I just want to take advantage of nodes async threaded abilities really. Imagining nmap threaded gives me goosebumps

[jas-]

You can always take a look at some of the available options; threshold and blocksize tuning may accommodate the limits.

[tomtom87]

Think im just gonna try hack on it an see what comes up still. Thanks for all the help!

On 26/10/2558 BE 8:49 p.m., Jason Gerfen wrote:

You can always take a look at some of the available options; |threshold| and |blocksize| tuning may accommodate the limits.

— Reply to this email directly or view it on GitHub https://github.com/jas-/node-libnmap/issues/25#issuecomment-151138895.

Tom Whitbread Gript.co.uk

[jas-]

@tomtom87 Because the error showed up with the netmask module I would start there.
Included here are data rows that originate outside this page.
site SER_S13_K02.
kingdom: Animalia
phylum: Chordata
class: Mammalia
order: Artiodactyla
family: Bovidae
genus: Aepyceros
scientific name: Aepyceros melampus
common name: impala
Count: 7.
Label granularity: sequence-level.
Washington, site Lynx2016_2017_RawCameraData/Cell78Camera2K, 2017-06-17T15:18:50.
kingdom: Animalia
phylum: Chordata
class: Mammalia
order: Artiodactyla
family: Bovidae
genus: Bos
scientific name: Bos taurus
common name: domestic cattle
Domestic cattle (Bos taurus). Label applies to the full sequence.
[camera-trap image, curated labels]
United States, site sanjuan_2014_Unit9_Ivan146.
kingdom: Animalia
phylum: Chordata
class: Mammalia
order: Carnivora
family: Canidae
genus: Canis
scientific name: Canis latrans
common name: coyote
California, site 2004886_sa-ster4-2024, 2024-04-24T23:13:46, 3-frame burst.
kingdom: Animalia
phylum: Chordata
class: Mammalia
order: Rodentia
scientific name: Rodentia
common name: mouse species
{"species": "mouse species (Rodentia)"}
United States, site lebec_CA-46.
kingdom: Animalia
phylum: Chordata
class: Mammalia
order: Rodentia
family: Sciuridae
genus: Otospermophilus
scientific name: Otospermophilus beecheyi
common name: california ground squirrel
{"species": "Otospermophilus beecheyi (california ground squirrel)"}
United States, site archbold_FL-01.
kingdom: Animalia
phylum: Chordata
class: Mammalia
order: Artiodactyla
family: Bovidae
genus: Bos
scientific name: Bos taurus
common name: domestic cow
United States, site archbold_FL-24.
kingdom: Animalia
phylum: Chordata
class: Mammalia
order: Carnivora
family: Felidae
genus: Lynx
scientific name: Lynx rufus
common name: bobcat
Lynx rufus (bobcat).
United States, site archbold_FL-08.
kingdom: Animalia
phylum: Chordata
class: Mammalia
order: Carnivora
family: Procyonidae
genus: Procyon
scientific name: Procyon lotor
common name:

I just took a look at their test cases and couldn't find any calculations for the whole IPv4 address space being tested.

[jas-]

Nevermind, it parses the larger range fine. My assumption is that because the nmap process is blocking (non-async) and this module currently does not output reports as scan ranges complete (it uses async.parallelLimit() and aggregates the reports) it will always run into limitations due to system resources.

[tomtom87]

@jas- very helpful thanks. I've managed to tinker a bit and can get it working with xml output that would then need to be piped. Found some CIDR libraries also that might come into use. Ideally if you want to scan a country for proxies for example... a very useful tool this could become!

[jas-]

Can you provide the options your using or are you writing something custom that wouldn't be applicable to a pull request?

[tomtom87]

@jas- Sorry this is custom now, but if I can get it working within the paradigm of the module I will definitely like to make a pull req!!

[jas-]

Ok I am closing this as you are building a one-off solution for your own needs. Thanks for reporting this.

[tomtom87]

@jas- thanks man. I will try to stay in touch as I really like this module and you are very helpful

[jas-]

@tomtom87 No worries, if you do create a pull request try to follow the contributing guide.

[smarttang]

how to return result?

[jas-]

@smarttang please open a need issue. This one is closed.